Freedom of movement 22 - Tallinn
“Free movement for me has been a boon, mainly because of where I live, in Estonia. Contrast the fact that I can travel to Finland, in one direction and Latvia in the other, with as much ease as you would travelling between counties in Britain, with the situation with our neighbour to the east – Russia – where travelling requires filling out forms, getting (and paying for) a visa, long queues and checks at the border etc. I can't imagine another place where you'd quite get that difference.
I was here when the Schengen kicked in; before that there were checks going to both those places and beyond, not a lot, but you still had to stop. One of the oddest case studies of this was Valga/Valka, a town which straddles the Estonian-Latvian border. In the old days, you could find yourself crossing the border down a side-street, which would have involved checks, but not any more.
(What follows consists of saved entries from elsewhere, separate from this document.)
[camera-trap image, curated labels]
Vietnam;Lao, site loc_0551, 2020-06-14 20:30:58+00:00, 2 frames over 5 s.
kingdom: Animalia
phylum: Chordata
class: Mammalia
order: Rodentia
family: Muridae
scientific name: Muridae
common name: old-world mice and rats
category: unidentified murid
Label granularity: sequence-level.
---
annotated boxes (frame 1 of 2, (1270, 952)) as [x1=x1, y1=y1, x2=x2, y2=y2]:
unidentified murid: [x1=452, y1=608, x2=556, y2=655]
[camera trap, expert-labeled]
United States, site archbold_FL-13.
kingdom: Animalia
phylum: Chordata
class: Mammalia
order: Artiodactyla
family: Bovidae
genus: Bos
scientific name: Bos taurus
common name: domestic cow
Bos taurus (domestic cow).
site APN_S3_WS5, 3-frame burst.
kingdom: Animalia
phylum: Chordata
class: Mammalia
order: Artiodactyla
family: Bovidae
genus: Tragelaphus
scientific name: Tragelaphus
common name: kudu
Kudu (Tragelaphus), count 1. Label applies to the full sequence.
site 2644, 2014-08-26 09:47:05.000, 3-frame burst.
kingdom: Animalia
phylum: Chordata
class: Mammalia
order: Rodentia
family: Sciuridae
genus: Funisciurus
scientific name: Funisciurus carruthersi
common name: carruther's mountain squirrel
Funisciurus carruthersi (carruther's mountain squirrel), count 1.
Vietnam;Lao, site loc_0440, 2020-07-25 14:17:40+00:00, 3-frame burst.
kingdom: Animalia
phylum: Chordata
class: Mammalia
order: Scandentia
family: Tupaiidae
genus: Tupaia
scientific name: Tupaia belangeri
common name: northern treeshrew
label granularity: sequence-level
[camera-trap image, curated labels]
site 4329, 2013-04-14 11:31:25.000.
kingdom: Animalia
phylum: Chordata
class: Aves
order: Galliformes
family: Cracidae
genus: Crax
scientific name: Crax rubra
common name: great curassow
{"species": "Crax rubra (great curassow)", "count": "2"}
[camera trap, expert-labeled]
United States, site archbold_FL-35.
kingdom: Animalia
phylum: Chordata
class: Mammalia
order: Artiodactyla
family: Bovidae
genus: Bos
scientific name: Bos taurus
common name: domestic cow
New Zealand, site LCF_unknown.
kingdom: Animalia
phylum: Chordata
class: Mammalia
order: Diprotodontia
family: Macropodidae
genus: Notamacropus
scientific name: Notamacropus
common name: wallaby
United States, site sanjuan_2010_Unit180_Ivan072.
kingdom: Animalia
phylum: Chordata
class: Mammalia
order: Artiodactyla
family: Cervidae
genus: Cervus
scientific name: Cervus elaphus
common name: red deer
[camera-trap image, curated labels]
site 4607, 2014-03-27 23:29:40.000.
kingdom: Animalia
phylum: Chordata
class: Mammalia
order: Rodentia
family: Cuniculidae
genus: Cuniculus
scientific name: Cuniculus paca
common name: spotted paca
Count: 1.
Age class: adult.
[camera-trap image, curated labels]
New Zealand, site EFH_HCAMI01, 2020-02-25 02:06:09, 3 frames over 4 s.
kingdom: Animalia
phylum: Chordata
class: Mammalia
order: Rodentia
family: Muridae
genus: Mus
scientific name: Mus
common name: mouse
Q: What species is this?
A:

Sometimes there would be language issues in other places too, for instance crossing the border between Poland and Lithuania.
Much more significantly than just my own free movement, everything seems to have moved along with that too, in terms of communications, transport infrastructure, the economy as a whole.
Naturally it's important not to be naïve – not everyone can take advantage of the Schengen Zone in the same way, and people from outside the zone can, and do, often experience real problems with movement and residency rights. But overall it's definitely been a net gain''.